• Provided data

>>

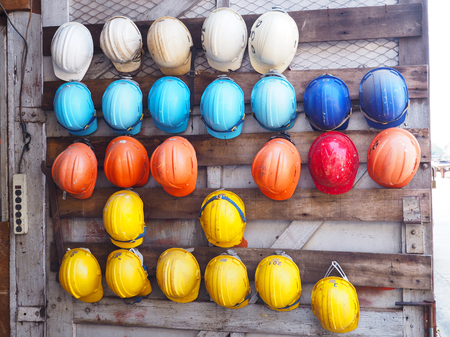 old colorful construction helmets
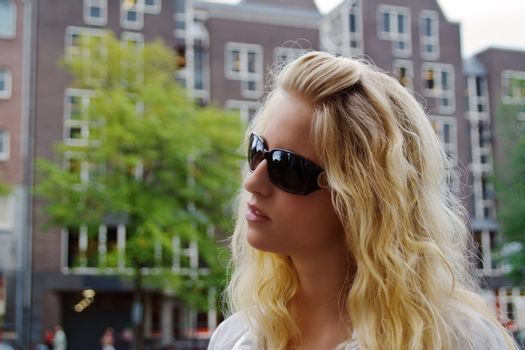 Portrait of a pretty blond girl on Amsterdam street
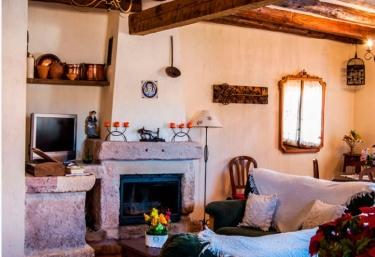 Salón con chimenea de piedra y mobiliario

<<

• Exercise goal
Please retype the material above exactly, and omit its images.

• Exercise answer
 old colorful construction helmets
 Portrait of a pretty blond girl on Amsterdam street
 Salón con chimenea de piedra y mobiliario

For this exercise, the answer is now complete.